* [REQUIRED WORK]:
Output, word for word, only the stretch of records from the line containing "Comparing positions, is" through the end of the records.

* [GIVEN RECORDS]:
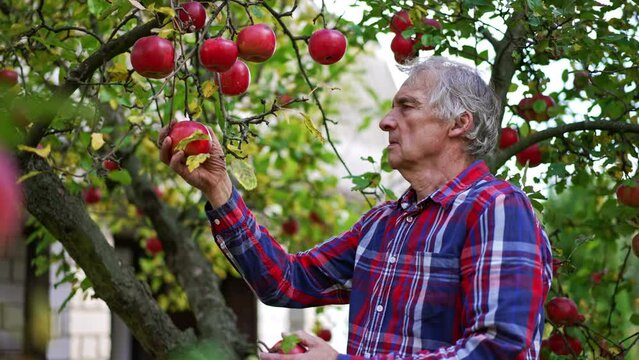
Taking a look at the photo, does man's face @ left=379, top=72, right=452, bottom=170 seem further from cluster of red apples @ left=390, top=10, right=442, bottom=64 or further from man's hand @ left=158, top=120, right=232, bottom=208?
cluster of red apples @ left=390, top=10, right=442, bottom=64

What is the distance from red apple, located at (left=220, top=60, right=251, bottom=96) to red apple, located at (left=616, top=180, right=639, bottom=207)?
1.23 metres

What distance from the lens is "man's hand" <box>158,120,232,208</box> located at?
1.64 m

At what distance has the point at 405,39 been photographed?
8.02 feet

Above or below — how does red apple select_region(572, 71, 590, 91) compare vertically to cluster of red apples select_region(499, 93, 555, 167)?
above

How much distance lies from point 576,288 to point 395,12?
145 centimetres

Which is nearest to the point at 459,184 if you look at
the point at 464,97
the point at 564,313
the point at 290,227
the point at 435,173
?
the point at 435,173

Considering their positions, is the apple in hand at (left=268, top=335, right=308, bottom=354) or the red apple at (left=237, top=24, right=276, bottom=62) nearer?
the apple in hand at (left=268, top=335, right=308, bottom=354)

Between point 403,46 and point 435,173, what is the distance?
809mm

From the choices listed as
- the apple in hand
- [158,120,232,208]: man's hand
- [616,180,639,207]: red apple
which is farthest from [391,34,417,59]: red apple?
the apple in hand

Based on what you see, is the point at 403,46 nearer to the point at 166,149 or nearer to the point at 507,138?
the point at 507,138

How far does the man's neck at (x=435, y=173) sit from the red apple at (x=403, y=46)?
760mm

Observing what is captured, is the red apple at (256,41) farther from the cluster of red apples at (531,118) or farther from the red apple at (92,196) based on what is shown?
the red apple at (92,196)

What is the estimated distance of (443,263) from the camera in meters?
1.53

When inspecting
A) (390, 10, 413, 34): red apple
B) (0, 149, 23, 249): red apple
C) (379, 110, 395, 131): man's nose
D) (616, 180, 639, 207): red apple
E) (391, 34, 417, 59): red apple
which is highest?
(390, 10, 413, 34): red apple
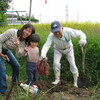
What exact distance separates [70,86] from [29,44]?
5.15ft

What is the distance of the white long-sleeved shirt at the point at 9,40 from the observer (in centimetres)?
428

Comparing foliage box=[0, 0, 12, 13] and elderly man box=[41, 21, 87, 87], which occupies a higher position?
foliage box=[0, 0, 12, 13]

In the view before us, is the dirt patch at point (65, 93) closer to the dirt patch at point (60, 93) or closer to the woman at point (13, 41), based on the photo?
the dirt patch at point (60, 93)

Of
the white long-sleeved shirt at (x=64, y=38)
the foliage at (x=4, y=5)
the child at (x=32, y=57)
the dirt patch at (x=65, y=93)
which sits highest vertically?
the foliage at (x=4, y=5)

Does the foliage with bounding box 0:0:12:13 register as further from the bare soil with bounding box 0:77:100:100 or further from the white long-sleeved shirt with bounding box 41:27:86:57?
the white long-sleeved shirt with bounding box 41:27:86:57

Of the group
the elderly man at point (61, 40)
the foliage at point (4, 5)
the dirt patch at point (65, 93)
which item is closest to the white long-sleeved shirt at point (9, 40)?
the elderly man at point (61, 40)

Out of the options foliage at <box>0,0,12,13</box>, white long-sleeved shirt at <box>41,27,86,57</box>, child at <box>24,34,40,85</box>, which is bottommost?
child at <box>24,34,40,85</box>

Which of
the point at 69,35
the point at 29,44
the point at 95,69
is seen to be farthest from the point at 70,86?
the point at 29,44

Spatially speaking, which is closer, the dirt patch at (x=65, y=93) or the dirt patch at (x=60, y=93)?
the dirt patch at (x=60, y=93)

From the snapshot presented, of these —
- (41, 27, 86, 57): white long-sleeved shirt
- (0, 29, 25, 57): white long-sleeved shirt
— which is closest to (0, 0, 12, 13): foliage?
(41, 27, 86, 57): white long-sleeved shirt

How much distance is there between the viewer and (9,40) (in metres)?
4.38

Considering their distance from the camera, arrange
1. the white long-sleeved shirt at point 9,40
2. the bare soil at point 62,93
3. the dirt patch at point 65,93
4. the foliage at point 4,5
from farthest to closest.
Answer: the foliage at point 4,5, the white long-sleeved shirt at point 9,40, the dirt patch at point 65,93, the bare soil at point 62,93

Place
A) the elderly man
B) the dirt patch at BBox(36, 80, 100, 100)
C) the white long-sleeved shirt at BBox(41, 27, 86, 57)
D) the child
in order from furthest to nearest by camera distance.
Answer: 1. the white long-sleeved shirt at BBox(41, 27, 86, 57)
2. the elderly man
3. the child
4. the dirt patch at BBox(36, 80, 100, 100)

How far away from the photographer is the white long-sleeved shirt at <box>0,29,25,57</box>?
4.28 metres
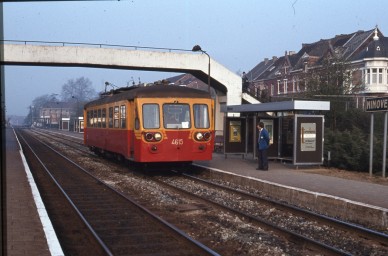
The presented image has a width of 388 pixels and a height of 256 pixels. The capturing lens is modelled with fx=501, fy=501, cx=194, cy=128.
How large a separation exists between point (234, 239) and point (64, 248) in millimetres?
2631

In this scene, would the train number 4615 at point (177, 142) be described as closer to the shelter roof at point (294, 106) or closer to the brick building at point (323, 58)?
the shelter roof at point (294, 106)

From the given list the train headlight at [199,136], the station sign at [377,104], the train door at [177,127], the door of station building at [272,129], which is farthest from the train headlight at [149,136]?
the station sign at [377,104]

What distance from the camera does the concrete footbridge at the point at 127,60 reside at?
30688 millimetres

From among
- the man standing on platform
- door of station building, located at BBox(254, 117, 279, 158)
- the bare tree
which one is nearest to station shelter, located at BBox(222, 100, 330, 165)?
door of station building, located at BBox(254, 117, 279, 158)

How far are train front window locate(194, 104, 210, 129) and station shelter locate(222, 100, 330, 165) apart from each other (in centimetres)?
293

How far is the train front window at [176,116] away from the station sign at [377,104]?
5.86 meters

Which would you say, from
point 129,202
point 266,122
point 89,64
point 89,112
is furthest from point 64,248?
point 89,64

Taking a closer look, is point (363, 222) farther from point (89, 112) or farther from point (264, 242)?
point (89, 112)

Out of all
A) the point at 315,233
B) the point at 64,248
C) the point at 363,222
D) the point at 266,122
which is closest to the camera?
the point at 64,248

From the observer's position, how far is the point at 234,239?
7988 mm

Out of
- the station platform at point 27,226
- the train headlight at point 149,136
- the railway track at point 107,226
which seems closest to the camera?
the station platform at point 27,226

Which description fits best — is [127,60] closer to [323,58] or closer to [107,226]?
[323,58]

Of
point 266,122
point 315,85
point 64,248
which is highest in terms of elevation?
point 315,85

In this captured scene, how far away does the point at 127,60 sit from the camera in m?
32.2
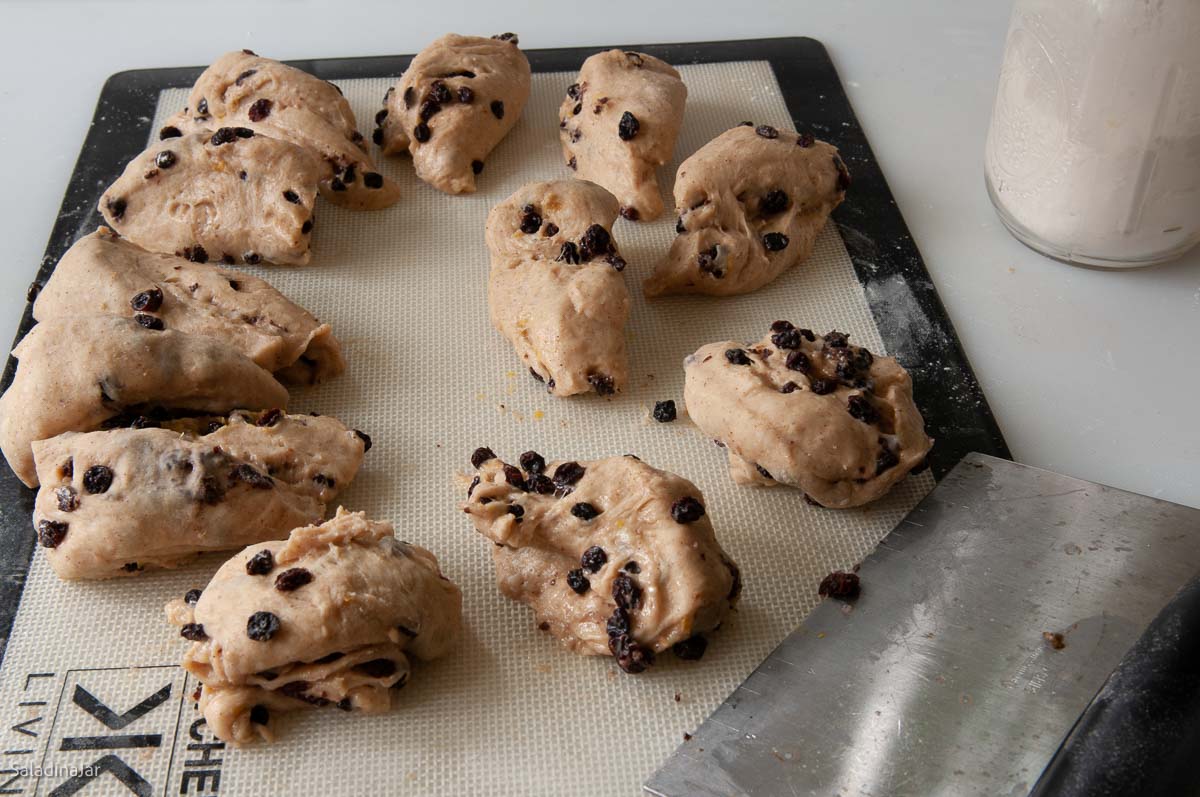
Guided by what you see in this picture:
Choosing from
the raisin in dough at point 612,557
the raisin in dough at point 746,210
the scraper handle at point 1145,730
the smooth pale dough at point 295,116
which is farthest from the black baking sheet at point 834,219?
the scraper handle at point 1145,730

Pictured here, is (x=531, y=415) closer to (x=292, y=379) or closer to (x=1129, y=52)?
(x=292, y=379)

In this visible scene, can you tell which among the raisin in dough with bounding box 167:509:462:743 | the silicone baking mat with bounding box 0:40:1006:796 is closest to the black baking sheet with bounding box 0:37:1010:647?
the silicone baking mat with bounding box 0:40:1006:796

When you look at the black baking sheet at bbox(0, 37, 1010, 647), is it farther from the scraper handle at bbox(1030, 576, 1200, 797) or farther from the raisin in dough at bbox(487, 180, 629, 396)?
the scraper handle at bbox(1030, 576, 1200, 797)

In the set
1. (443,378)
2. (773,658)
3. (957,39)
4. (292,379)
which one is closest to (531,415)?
(443,378)

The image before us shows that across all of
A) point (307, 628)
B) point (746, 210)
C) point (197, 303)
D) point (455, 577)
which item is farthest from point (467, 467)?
point (746, 210)

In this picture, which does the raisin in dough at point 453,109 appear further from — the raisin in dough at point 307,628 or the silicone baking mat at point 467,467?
the raisin in dough at point 307,628

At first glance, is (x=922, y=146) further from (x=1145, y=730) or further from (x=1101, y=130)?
(x=1145, y=730)

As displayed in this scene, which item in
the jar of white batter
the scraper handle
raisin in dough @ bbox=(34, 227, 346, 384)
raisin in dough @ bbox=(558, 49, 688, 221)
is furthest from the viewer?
raisin in dough @ bbox=(558, 49, 688, 221)
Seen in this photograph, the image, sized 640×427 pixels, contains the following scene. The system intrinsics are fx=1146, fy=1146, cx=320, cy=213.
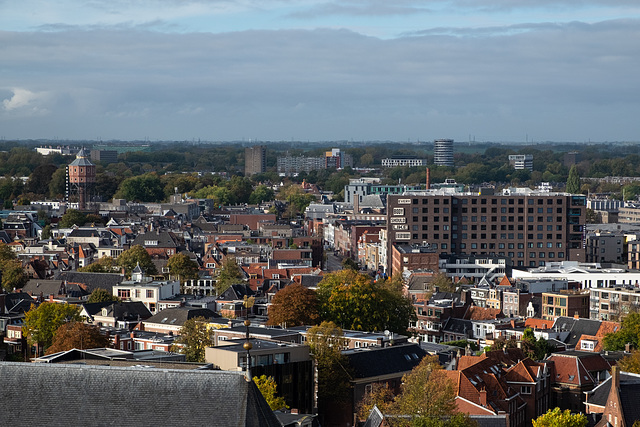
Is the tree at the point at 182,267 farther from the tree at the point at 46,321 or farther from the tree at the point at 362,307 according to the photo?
the tree at the point at 46,321

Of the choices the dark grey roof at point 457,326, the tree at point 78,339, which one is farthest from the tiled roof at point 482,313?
the tree at point 78,339

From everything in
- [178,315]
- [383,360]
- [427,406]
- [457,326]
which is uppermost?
[427,406]

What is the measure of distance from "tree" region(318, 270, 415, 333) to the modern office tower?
37.7m

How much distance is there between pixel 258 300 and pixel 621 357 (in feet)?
90.8

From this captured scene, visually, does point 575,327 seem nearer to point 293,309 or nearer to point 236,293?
point 293,309

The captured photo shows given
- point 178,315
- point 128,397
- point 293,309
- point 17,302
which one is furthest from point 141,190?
point 128,397

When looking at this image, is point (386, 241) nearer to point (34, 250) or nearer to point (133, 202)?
point (34, 250)

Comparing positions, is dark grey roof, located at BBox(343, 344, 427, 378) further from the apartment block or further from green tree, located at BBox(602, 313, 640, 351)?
the apartment block

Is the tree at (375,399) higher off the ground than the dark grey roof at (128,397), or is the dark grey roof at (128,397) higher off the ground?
the dark grey roof at (128,397)

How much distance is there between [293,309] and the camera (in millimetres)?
65562

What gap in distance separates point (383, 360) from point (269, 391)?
12.9 meters

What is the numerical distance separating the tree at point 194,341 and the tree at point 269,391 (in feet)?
34.2

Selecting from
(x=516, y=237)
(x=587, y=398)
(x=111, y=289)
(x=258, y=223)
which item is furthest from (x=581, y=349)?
(x=258, y=223)

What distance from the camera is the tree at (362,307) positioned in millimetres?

* [EXERCISE RESULT]:
Comparing positions, is dark grey roof, located at BBox(343, 344, 427, 378) further from the apartment block or further from green tree, located at BBox(602, 313, 640, 351)?
the apartment block

Is the tree at (375,399) higher off the ground than the dark grey roof at (128,397), or is the dark grey roof at (128,397) higher off the ground?
the dark grey roof at (128,397)

How much distance is there between [293,309] and the camera (in millimetres)?
65562

What gap in distance separates point (383, 360) from point (269, 391)?
12.9 meters

What is the numerical distance separating the tree at point 194,341 and the tree at point 269,391 (in feet)?
34.2

Selecting from
(x=516, y=237)
(x=587, y=398)
(x=111, y=289)
(x=258, y=223)
which item is furthest from (x=581, y=349)?
(x=258, y=223)

What distance from the camera is the tree at (362,307) positioned in millimetres?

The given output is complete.